Don Goodson

Personal information
- Full name: Donald Goodson
- Born: 15 October 1932 Eastwell, Leicestershire, England
- Died: 13 September 2010 (aged 77) Cape Town, Cape Province, South Africa
- Batting: Right-handed
- Bowling: Right-arm medium-pace
- Role: Bowler

Domestic team information
- 1950–53: Leicestershire
- First-class debut: 9 August 1950 Leicestershire v Essex
- Last First-class: 21 July 1953 Leicestershire v Surrey

Career statistics
| Competition | First-class |
| Matches | 9 |
| Runs scored | 36 |
| Batting average | 4.00 |
| 100s/50s | –/– |
| Top score | 22* |
| Balls bowled | 720 |
| Wickets | 7 |
| Bowling average | 56.28 |
| 5 wickets in innings | – |
| 10 wickets in match | – |
| Best bowling | 3/43 |
| Catches/stumpings | 1/– |
- Source: CricketArchive, 19 August 2013

= Don Goodson =

English cricketer

Donald Goodson (15 October 1932 – 13 September 2010) was an English cricketer. He was a right-handed batsman and a right-arm medium-pace bowler who played first-class cricket for Leicestershire between 1950 and 1953. He was born in Eastwell, Leicestershire and died at Cape Town, South Africa.

Goodson played as an amateur player in a single first-class match for Leicestershire in 1950, scoring just one run in two innings and failing to take a wicket. He reappeared in eight games in the middle of the 1953 season, but again had very little success.

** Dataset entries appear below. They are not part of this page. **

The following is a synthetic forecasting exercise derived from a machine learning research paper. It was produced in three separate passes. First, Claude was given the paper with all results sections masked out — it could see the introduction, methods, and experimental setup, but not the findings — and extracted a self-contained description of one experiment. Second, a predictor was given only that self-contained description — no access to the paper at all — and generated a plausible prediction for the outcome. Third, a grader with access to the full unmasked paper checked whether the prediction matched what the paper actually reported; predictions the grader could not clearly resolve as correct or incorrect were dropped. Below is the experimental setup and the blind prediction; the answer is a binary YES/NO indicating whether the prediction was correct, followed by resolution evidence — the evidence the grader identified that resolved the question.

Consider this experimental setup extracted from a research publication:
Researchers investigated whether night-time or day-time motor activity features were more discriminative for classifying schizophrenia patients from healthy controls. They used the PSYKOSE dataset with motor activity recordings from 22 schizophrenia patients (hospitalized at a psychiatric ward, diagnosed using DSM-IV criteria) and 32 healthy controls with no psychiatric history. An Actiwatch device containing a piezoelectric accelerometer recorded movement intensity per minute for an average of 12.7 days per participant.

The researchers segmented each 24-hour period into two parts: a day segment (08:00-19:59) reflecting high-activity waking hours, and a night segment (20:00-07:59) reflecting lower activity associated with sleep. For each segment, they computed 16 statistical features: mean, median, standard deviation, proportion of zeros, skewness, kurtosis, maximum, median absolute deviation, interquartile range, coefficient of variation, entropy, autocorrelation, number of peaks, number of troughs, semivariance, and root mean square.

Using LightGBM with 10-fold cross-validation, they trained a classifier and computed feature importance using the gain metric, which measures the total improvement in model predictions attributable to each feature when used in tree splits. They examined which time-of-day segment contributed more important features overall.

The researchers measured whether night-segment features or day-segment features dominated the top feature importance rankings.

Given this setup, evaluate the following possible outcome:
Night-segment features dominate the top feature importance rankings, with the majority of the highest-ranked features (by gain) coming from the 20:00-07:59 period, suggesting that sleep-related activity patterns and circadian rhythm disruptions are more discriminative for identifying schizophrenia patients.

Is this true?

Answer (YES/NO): YES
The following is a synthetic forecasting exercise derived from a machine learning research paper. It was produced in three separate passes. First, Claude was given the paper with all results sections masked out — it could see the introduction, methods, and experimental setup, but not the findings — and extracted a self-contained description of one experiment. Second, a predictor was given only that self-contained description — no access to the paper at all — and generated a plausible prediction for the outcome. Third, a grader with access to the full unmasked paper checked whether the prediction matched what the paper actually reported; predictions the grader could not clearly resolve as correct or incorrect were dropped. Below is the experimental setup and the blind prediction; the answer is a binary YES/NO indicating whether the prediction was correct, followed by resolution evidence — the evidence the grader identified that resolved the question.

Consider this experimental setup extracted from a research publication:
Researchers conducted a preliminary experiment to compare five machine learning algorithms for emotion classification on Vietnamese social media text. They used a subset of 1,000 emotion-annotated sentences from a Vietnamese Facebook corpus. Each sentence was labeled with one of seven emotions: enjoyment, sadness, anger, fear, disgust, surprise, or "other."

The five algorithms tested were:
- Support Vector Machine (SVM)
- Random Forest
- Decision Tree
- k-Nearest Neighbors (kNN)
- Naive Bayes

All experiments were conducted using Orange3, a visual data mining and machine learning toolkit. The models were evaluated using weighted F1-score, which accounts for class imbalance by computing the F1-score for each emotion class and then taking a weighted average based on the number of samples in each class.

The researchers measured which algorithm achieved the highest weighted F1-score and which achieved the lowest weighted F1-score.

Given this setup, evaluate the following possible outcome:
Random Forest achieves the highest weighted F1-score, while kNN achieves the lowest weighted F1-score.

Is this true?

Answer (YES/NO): NO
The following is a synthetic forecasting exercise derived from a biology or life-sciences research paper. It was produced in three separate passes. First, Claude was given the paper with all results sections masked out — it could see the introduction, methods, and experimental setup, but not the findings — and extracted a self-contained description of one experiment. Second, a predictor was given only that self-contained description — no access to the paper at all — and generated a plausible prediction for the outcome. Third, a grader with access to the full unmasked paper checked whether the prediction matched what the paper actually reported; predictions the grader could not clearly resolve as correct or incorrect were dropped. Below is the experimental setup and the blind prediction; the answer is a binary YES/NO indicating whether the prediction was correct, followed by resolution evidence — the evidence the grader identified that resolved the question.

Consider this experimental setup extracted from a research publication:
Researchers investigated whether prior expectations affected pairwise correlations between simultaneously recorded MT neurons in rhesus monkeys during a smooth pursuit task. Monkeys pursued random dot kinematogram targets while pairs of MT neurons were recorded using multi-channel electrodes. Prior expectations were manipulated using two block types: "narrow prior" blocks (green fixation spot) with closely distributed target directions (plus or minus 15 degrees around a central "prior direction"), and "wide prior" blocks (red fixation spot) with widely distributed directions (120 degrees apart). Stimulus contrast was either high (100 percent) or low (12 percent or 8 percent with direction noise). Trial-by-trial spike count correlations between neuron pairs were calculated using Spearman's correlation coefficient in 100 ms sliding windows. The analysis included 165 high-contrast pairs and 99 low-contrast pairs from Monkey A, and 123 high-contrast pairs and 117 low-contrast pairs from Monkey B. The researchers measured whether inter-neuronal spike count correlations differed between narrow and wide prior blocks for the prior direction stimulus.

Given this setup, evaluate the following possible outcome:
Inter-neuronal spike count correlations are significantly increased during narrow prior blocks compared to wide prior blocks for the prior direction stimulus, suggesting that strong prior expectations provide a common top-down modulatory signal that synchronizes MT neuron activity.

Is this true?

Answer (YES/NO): NO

In 1957, Goodson took five wickets in an innings in a rain-hit non-first-class inter-service match while playing for the Army. This encouraged Leicestershire, which by that time had a second eleven playing in the Minor Counties Championship, to give him a further trial, but although he played regularly for the second team across 1958, he did not reappear in first-class cricket, and the 1953 matches were his last.